Rappel des règles
Le principe.
Sauf dispositions conventionnelles plus favorables, le temps d’habillage et de déshabillage n’est pas du temps de travail effectif (Cass. soc. 28-10-2009 n° 08-41.953) . La loi prévoit toutefois que lorsque la tenue de travail est imposée par la loi, des stipulations conventionnelles, le règlement intérieur ou le contrat de travail, et doit être revêtue sur le lieu de travail, les temps d’habillage et de déshabillage doivent faire l’objet de contreparties en temps ou en argent (C. trav. art. L 3121-3) .
L’application.
Pour les juges, ces 2 conditions sont cumulatives (Cass. ass. plén. 18-11-2011 n° 10-16.491) , et lorsqu’elles sont réunies, la CC ou accord collectif, ou à défaut le contrat de travail, doivent soit prévoir la contrepartie des temps d’habillage/déshabillage, soit leur assimilation à du temps de travail effectif (C. trav. art. L 3121-7 et L 3121-8) .
Appréciation des conditions
Les faits.
Dans cette affaire, des maçons, aides-maçons, conducteurs de tractopelle, conducteurs d’engin et chauffeur réclament un rappel au titre de la contrepartie au temps nécessaire aux opérations d’habillage et de déshabillage.

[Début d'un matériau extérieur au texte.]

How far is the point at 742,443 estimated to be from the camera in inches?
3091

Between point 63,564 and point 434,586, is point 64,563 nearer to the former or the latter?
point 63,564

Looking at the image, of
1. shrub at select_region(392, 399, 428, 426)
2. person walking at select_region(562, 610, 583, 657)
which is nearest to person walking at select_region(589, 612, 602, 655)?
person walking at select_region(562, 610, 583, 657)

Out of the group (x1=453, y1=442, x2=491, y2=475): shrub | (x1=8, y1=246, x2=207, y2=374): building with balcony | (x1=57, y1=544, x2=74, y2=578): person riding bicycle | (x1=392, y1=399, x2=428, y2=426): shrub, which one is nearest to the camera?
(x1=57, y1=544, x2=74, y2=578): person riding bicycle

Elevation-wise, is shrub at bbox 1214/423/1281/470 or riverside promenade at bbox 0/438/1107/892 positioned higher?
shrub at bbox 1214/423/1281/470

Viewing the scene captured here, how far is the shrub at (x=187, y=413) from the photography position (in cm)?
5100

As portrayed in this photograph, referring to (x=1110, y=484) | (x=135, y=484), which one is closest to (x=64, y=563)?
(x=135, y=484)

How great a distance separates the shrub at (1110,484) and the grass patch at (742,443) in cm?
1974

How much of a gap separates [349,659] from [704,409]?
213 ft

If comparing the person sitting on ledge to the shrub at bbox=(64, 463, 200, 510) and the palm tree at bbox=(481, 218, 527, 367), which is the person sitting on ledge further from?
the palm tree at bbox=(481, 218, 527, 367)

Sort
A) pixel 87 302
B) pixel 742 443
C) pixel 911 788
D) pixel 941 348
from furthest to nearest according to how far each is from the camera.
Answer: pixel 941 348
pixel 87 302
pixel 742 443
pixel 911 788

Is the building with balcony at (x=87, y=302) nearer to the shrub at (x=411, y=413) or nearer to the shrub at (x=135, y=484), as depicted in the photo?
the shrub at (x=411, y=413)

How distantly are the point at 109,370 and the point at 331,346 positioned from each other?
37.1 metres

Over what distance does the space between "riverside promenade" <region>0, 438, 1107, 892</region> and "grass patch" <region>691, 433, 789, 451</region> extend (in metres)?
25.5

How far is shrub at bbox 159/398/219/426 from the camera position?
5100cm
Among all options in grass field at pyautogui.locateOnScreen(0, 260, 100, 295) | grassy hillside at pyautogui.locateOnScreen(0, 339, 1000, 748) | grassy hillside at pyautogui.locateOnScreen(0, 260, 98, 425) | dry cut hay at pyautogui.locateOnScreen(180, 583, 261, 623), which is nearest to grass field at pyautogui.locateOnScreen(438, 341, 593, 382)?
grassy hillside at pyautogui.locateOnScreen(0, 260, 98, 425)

Les textes en présence étaient les suivants :
le contrat de travail des salariés, préconisant d’utiliser des vêtements et équipements de sécurité et protection nécessaires à l’exécution de certaines tâches dans les meilleures conditions de sécurité ;
le règlement intérieur, d’ailleurs invoqué par l’employeur, indiquant que « chaque salarié doit notamment utiliser ou faire utiliser les accessoires et dispositifs de protection individuels ou collectifs fournis par l’entreprise nécessaires à l’exécution des tâches qui lui sont confiées ou qu’il a la responsabilité de faire exécuter, tels que tous les équipements de protection individuelle, par exemple casque, chaussures, signalisations à haute visibilité... ».
Le litige.
Les juges d’appel avaient débouté les salariés de leur demande de contrepartie au temps d’habillage/déshabillage, estimant qu’ils ne démontraient pas :
que le port de la tenue de travail était imposé par des dispositions législatives ou réglementaires, par des clauses conventionnelles, le règlement intérieur ou le contrat de travail, et que l’habillage et le déshabillage devaient être réalisés dans l’entreprise ou sur le lieu de travail ;
qu’ils exécutaient des tâches salissantes justifiant l’obligation de revêtir des tenues de travail adaptées dans l’entreprise ou sur le lieu de travail : pour eux, les travaux d’enrobés de bitume et de goudron dans le domaine de la construction et l’entretien des routes ne faisant pas partie de la liste des travaux salissants prévus réglementairement (arrêté du 23-7-1947) , leur poste ne les mettait pas en contact direct et permanent avec des produits salissants et insalubres les obligeant à se changer dans l’entreprise ou sur le lieu de travail.
La solution.
Pour la Cour de cassation, la cour d’appel ne pouvait débouter les salariés de leur demande, alors même (Cass. soc. 10-5-2023 n° 21-20.349) :
qu’elle avait relevé que le port des accessoires ou dispositifs de protection individuels ou collectifs fournis par l’entreprise nécessaires à l’exécution des tâches confiées aux salariés s’imposait à ces derniers, tant en application du règlement intérieur que des dispositions de leur contrat de travail ;
que l’employeur soutenait lui-même que la seule obligation pesant sur les salariés était de revêtir ces équipements ;
qu’il n’était pas contesté que ces équipements étaient mis à la disposition des salariés par leur employeur pour des raisons d’hygiène et de sécurité et devaient être revêtus et ôtés dans l’entreprise.
Conseil.
Ainsi, les conditions cumulatives de port obligatoire d’une tenue et d’habillage et déshabillage sur le lieu de travail peuvent découler des obligations prévues en matière de protection, d’hygiène et de sécurité par le contrat de travail et/ou le règlement intérieur.